:: Record extracts ::

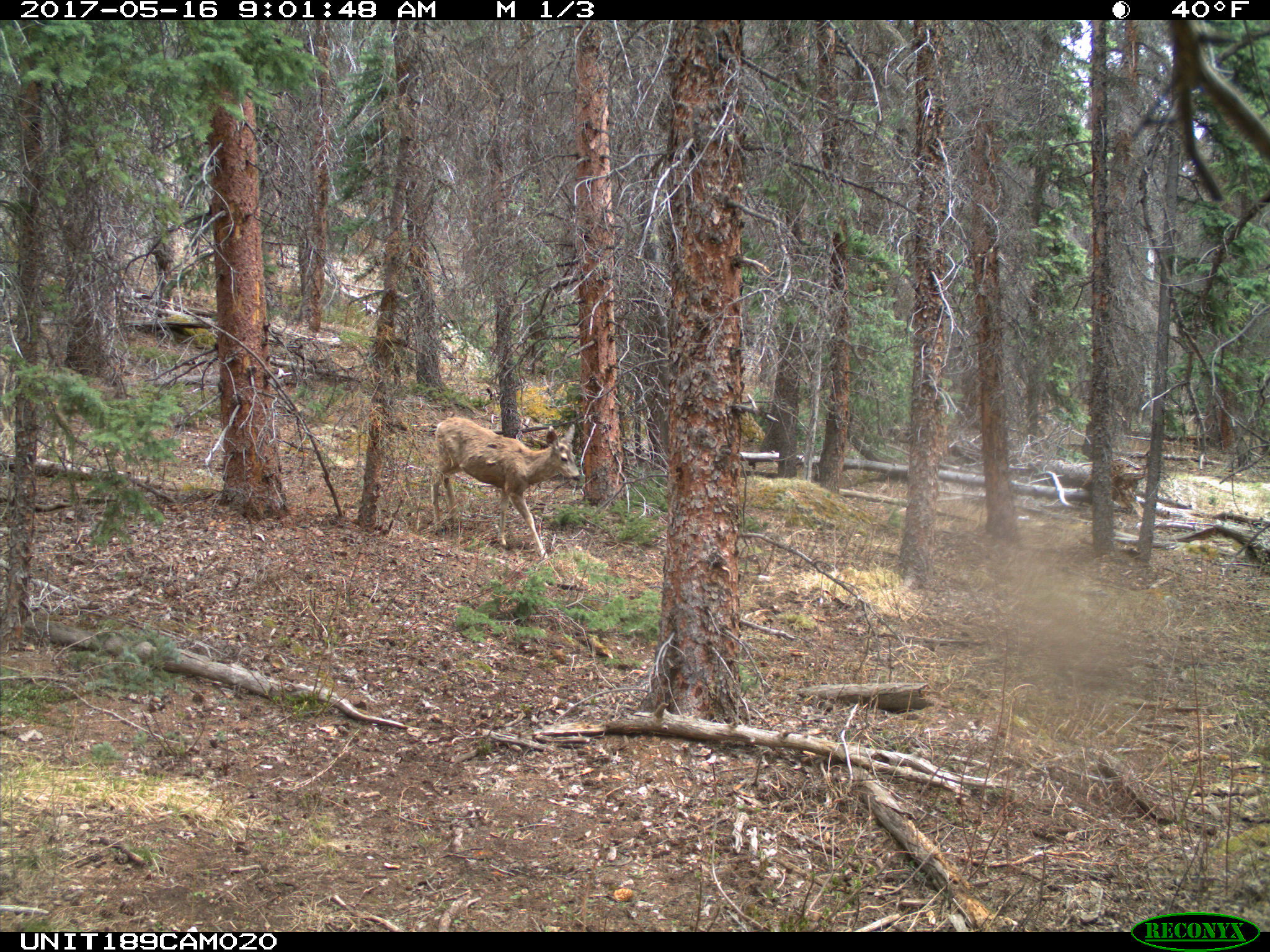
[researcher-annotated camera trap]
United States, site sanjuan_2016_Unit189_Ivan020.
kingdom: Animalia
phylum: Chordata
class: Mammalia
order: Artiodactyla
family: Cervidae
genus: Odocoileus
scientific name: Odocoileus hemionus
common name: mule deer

:::

## What the task asks
Every record should be duplicated exactly, though any picture in it must be left out.

## Response
[researcher-annotated camera trap]
United States, site sanjuan_2016_Unit189_Ivan020.
kingdom: Animalia
phylum: Chordata
class: Mammalia
order: Artiodactyla
family: Cervidae
genus: Odocoileus
scientific name: Odocoileus hemionus
common name: mule deer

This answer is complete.